The Cleveland and Dallas Federal Reserve Banks construct such measures of central tendency for the CPI and PCE price indices using a variety of trimming procedures to weed out excessive volatile components of these price indices in a given month:
Median CPI (Cleveland Fed), which takes the inflation rate of the component at the 50% percentile of the CPI component price changes.
Trimmed Mean CPI (Cleveland Fed), where the highest 8% and lowest 8% of CPI component price changes are dropped.
Median PCE (Cleveland Fed), which takes the inflation rate of the component at the 50% percentile of the PCE component price changes.
Trimmed Mean PCE (Dallas Fed), where the highest 31% and lowest 24% of PCE component price changes are dropped.
The chart above scales each of these measures into a three-month average distance relative to 2% core PCE inflation as a measure of the Fed's inflation target. A lot of progress was made in H2 2023 in terms of a slowing in the central tendency of U.S. inflation back towards that 2% target. That all changed towards the end of last year and since then underlying three-month inflation rates increased their overshoot of the Fed's inflation target.
Alternatively, it might be more insightful to look at the smoother six-month averages of the annualized percentage point deviation of monthly central tendency inflation measures relative to their values as implied by 2% core PCE inflation. The chart above suggests a similar story as for the three-month average measures: a lot of progress was made in 2023 in terms of return back towards the Fed’s 2% inflation target, which since late 2023 reversed.

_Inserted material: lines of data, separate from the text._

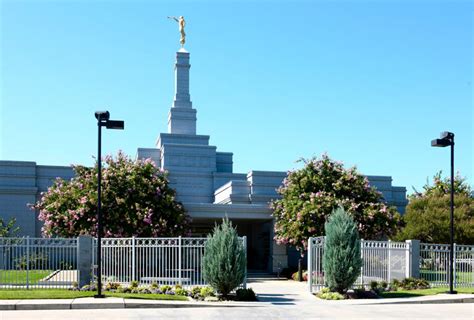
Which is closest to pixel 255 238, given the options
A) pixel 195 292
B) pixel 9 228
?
pixel 9 228

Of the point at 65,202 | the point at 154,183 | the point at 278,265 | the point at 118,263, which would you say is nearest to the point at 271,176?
the point at 278,265

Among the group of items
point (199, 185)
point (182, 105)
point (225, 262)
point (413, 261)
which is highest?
point (182, 105)

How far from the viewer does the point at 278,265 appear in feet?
112

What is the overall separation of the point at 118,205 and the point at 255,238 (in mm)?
14863

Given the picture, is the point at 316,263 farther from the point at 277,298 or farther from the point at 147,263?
the point at 147,263

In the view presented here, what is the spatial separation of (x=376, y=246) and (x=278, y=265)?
35.5 ft

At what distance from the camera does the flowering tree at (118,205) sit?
28281mm

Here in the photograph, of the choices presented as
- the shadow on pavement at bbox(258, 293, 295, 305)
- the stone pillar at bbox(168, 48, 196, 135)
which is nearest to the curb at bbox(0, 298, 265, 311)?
the shadow on pavement at bbox(258, 293, 295, 305)

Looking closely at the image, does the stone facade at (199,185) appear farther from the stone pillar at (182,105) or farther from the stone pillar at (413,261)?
the stone pillar at (413,261)

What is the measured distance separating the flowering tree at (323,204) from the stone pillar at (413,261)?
474 cm

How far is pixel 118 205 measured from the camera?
28656 mm

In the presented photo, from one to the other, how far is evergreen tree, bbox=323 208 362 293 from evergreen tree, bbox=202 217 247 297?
3.24 meters

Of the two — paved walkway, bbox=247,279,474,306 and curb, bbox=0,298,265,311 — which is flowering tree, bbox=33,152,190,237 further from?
curb, bbox=0,298,265,311

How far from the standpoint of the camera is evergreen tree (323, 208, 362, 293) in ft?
70.4
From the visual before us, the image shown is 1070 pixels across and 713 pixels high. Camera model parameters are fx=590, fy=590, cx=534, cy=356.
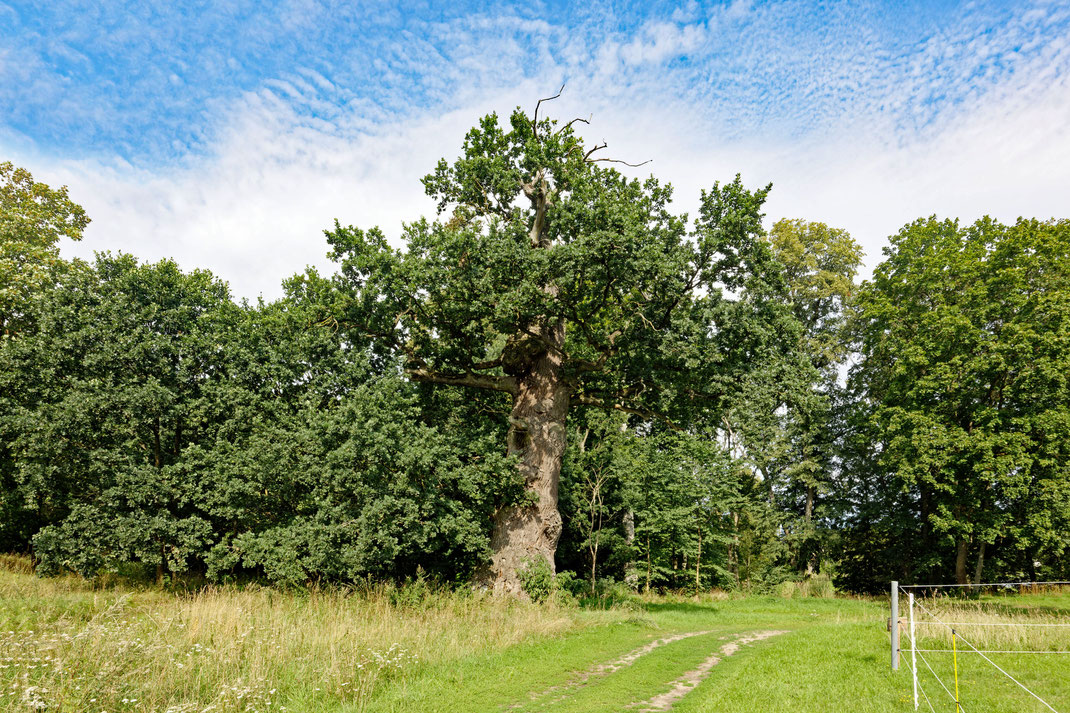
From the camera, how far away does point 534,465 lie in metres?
15.9

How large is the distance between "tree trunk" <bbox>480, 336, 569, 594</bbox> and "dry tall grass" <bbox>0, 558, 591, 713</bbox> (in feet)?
9.04

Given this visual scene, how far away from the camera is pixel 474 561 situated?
51.2ft

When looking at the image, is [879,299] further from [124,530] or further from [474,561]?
[124,530]

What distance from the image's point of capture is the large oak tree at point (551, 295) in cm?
1423

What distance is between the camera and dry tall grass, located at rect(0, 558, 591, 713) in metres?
6.09

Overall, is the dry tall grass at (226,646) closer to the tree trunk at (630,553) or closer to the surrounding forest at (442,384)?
the surrounding forest at (442,384)

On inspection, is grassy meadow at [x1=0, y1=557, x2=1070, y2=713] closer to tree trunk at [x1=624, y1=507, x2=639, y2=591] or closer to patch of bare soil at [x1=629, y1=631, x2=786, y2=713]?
patch of bare soil at [x1=629, y1=631, x2=786, y2=713]

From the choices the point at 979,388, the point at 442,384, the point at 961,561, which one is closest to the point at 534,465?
the point at 442,384

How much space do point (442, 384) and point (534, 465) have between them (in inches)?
149

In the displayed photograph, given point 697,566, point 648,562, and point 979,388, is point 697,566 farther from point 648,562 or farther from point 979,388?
point 979,388

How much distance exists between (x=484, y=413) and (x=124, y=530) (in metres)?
9.16

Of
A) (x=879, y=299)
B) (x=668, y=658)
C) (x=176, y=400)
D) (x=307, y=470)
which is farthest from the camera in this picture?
(x=879, y=299)

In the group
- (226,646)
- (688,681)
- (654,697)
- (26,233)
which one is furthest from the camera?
(26,233)

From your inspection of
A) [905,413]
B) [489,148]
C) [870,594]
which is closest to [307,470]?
[489,148]
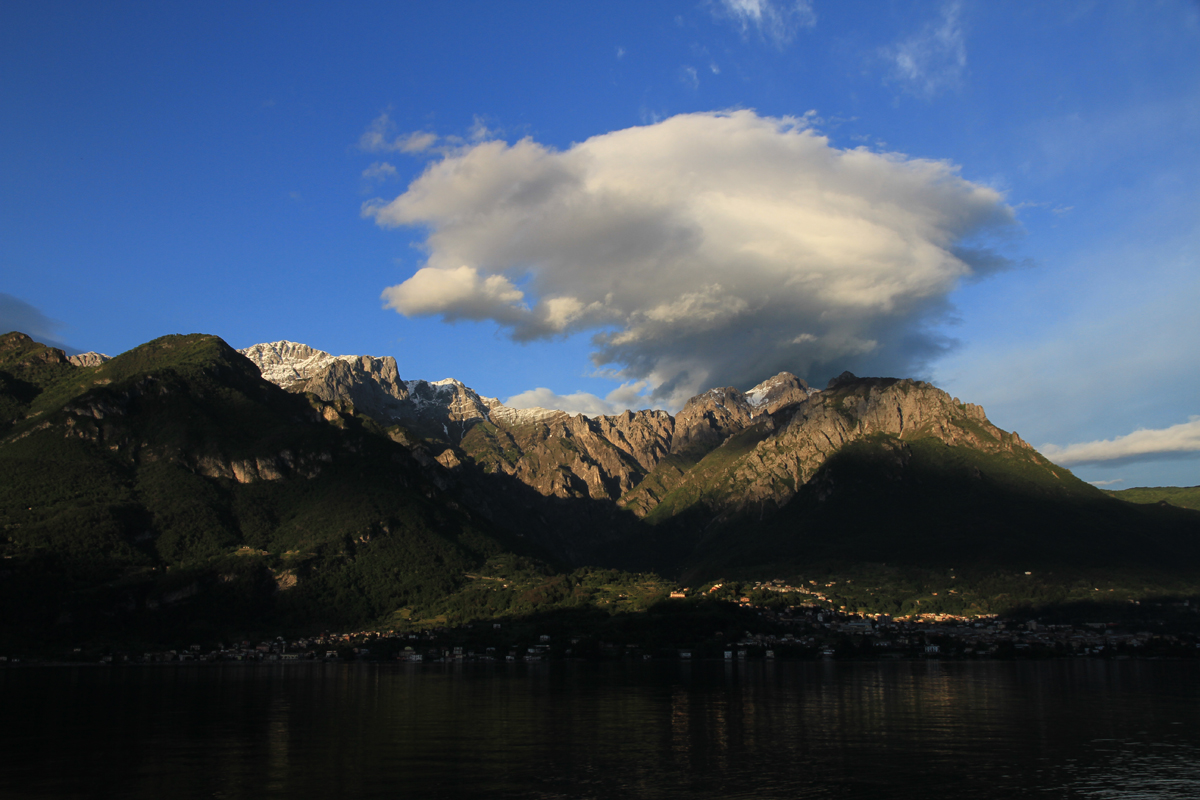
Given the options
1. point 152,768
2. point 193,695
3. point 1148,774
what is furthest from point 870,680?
point 152,768

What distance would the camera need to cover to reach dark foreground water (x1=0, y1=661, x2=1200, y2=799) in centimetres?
6353

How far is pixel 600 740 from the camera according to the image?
86.9 m

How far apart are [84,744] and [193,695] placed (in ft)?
187

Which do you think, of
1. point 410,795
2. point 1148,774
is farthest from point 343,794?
point 1148,774

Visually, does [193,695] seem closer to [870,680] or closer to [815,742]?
[815,742]

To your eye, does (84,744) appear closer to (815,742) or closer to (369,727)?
(369,727)

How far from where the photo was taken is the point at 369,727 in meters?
96.4

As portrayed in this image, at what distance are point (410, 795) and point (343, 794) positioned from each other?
4916mm

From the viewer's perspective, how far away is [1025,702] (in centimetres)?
12562

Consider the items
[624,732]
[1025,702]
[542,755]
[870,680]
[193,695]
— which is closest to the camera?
[542,755]

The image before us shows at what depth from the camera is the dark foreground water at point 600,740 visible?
63531mm

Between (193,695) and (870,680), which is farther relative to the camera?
(870,680)

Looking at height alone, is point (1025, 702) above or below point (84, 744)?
below

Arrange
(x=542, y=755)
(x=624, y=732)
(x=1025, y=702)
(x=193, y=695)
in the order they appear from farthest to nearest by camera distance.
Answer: (x=193, y=695) < (x=1025, y=702) < (x=624, y=732) < (x=542, y=755)
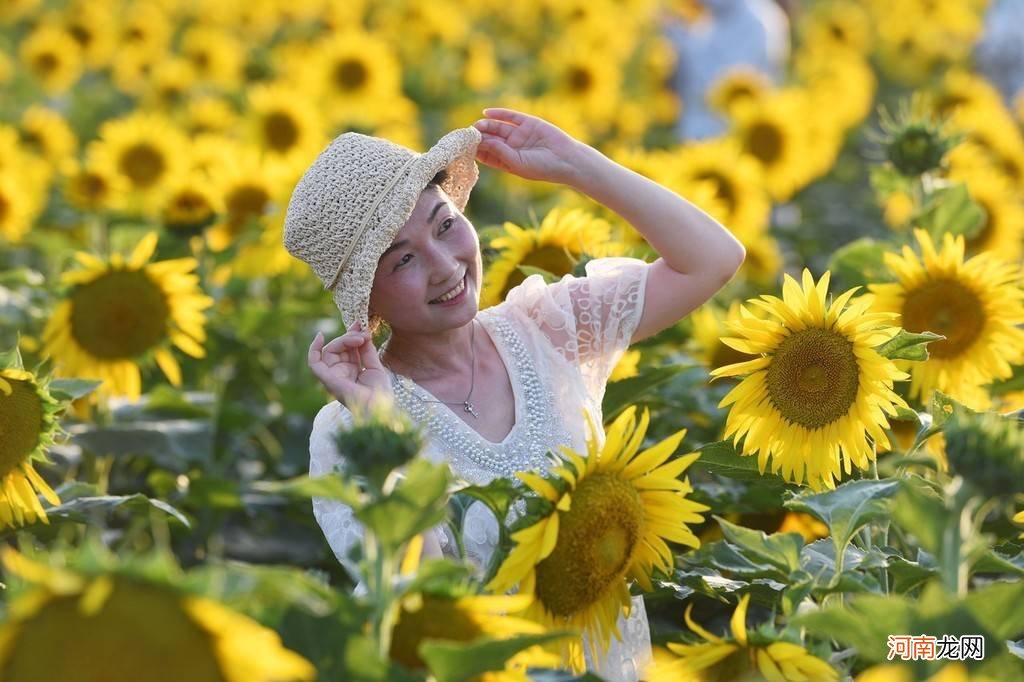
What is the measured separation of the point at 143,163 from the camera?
171 inches

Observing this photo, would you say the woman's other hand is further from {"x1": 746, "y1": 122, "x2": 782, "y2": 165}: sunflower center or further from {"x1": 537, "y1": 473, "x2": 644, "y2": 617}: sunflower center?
{"x1": 746, "y1": 122, "x2": 782, "y2": 165}: sunflower center

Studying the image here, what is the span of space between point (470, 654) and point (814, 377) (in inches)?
32.3

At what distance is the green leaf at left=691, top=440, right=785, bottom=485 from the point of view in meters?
1.97

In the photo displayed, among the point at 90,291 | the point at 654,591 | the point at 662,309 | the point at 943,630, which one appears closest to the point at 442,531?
the point at 654,591

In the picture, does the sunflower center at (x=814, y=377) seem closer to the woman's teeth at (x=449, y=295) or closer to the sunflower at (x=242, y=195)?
the woman's teeth at (x=449, y=295)

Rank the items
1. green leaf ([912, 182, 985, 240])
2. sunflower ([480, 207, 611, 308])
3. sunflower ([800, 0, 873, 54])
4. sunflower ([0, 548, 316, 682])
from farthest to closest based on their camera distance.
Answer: sunflower ([800, 0, 873, 54]), green leaf ([912, 182, 985, 240]), sunflower ([480, 207, 611, 308]), sunflower ([0, 548, 316, 682])

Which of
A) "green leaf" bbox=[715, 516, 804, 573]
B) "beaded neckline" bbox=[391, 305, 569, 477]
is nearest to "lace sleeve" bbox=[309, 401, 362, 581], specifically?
"beaded neckline" bbox=[391, 305, 569, 477]

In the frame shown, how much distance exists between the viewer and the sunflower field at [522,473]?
3.97ft

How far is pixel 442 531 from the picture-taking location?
1883 millimetres

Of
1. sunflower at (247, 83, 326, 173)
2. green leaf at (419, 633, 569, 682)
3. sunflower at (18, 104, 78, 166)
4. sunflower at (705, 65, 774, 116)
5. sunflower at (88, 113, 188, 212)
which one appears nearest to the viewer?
green leaf at (419, 633, 569, 682)

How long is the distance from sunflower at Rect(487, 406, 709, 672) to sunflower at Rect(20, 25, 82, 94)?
16.5 feet

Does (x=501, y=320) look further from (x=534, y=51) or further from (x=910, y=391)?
(x=534, y=51)

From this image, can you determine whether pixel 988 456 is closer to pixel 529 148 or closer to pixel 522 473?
pixel 522 473

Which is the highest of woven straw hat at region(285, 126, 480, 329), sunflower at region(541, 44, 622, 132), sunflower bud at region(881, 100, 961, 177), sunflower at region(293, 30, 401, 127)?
sunflower at region(541, 44, 622, 132)
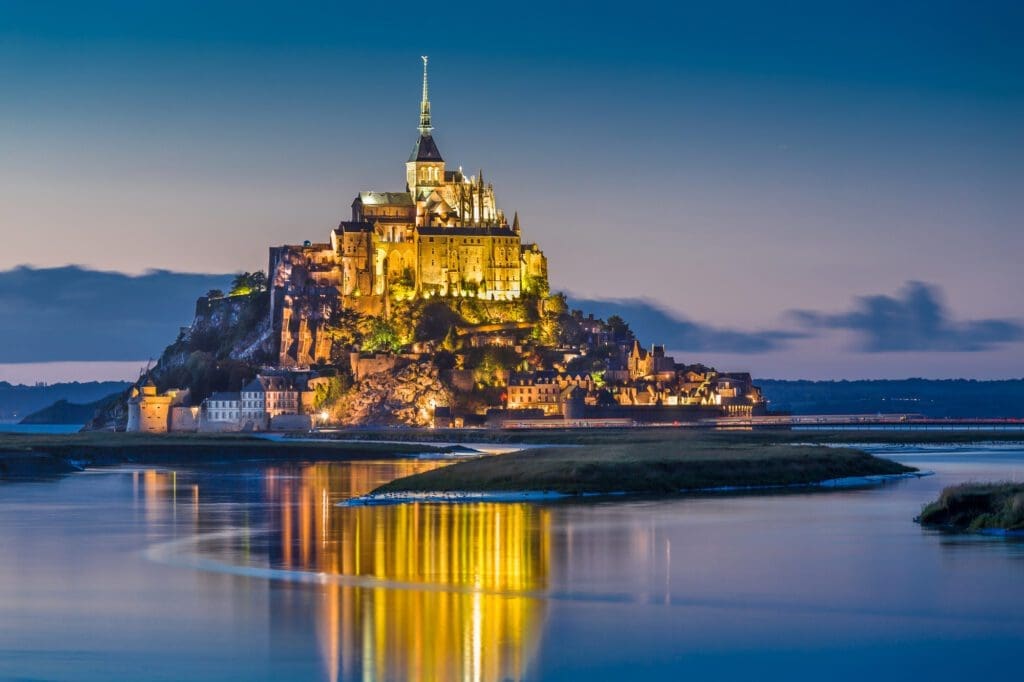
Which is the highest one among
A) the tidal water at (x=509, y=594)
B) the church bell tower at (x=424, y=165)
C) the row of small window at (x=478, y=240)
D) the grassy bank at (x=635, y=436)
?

The six-month average deviations of underlying PCE inflation rates relative to the inflation target in the chart above suggest that currently the underlying PCE inflation trend sits at around 3%. And with even more elevated underlying inflation rates on a three-month average basis, this is not likely to have slowed meaningfully by the summer.
With households’ wage income growth in-line with above-target PCE inflation over the medium term and a strong labor market, conditions continue to be in place that hampers disinflation in the core services sector. A higher pace of underlying real spending growth suggests consumption might not help the disinflation process either. And with underlying inflation trends likely to remain more in line with 3% core PCE inflation than 2% at least into Q2, Fed funds rate cuts are unlikely to happen by this summer.
For a description of these 177 components, see Appendix A in the Dallas Fed trimmed mean PCE inflation working paper.